What the task requires –
Copy the rows below verbatim, starting with the line that contains "How distant is" and continuing through the final row, with both ends included.

Entries supplied –

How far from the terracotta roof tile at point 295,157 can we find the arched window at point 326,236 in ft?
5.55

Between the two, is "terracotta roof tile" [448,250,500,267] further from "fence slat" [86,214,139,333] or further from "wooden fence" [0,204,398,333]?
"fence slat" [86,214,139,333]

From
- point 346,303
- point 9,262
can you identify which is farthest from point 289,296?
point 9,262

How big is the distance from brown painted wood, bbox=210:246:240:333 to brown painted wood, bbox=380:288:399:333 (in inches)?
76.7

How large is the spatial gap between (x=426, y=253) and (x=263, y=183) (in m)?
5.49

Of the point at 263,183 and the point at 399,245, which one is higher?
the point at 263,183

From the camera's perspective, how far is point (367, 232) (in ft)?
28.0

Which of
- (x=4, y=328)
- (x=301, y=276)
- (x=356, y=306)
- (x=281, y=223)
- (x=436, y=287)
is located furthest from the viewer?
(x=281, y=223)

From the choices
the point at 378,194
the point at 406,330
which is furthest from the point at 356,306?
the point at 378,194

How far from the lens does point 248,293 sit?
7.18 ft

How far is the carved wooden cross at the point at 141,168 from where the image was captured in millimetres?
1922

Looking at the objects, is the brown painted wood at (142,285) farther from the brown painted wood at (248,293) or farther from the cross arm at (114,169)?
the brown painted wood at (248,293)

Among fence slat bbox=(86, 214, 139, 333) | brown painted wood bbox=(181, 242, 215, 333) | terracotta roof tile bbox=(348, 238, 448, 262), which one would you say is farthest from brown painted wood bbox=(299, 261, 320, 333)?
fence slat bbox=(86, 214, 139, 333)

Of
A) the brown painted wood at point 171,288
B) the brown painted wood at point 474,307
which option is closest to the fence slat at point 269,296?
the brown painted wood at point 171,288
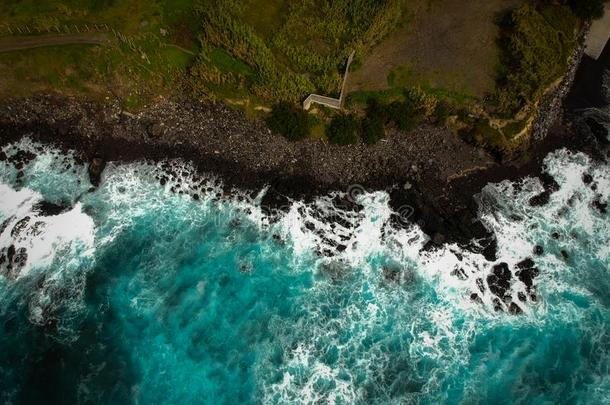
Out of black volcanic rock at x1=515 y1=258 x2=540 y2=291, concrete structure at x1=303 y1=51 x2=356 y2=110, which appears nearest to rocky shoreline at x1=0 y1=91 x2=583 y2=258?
concrete structure at x1=303 y1=51 x2=356 y2=110

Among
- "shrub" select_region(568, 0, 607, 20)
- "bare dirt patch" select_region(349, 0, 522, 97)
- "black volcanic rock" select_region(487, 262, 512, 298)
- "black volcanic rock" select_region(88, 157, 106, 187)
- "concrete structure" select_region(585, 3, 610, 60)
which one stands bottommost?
"black volcanic rock" select_region(88, 157, 106, 187)

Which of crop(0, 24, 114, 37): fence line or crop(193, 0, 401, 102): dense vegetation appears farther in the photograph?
crop(0, 24, 114, 37): fence line

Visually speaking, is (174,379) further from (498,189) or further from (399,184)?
(498,189)

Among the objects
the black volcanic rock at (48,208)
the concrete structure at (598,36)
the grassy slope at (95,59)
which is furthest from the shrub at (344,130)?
the concrete structure at (598,36)

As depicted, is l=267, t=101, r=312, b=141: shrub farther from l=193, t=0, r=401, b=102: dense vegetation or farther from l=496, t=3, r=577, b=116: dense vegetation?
l=496, t=3, r=577, b=116: dense vegetation

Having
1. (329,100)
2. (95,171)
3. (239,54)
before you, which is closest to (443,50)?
(329,100)

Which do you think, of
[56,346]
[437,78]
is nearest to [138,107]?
[56,346]

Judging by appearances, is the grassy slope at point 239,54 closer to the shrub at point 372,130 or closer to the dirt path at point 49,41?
the dirt path at point 49,41
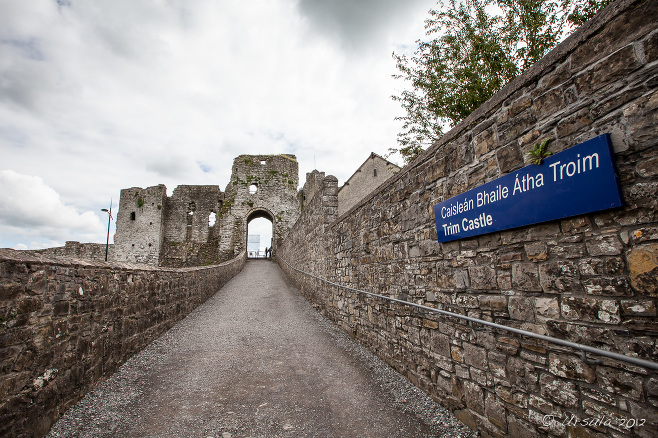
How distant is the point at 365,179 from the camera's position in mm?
19656

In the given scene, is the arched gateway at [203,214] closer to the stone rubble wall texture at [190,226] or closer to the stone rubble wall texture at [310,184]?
the stone rubble wall texture at [190,226]

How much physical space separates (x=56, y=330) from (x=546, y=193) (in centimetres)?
458

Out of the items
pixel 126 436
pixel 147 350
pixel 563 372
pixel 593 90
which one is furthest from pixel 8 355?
pixel 593 90

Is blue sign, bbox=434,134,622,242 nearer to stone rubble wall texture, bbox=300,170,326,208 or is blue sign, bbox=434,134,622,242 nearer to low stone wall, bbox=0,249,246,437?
low stone wall, bbox=0,249,246,437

Solution to the exercise –
How distant is the point at 365,179 from the camera's position in mm?
19656

In the given scene, is the arched gateway at [203,214] closer to the stone rubble wall texture at [190,226] or closer to the stone rubble wall texture at [310,184]?
the stone rubble wall texture at [190,226]

How much physical space separates (x=56, y=330) from (x=546, y=193) (in centimetres)?
458

Out of the items
pixel 126 436
pixel 147 350
pixel 563 372
pixel 593 90
which one is furthest from pixel 8 355?
pixel 593 90

Is blue sign, bbox=434,134,622,242 nearer to stone rubble wall texture, bbox=300,170,326,208 or is blue sign, bbox=434,134,622,242 nearer to low stone wall, bbox=0,249,246,437?
low stone wall, bbox=0,249,246,437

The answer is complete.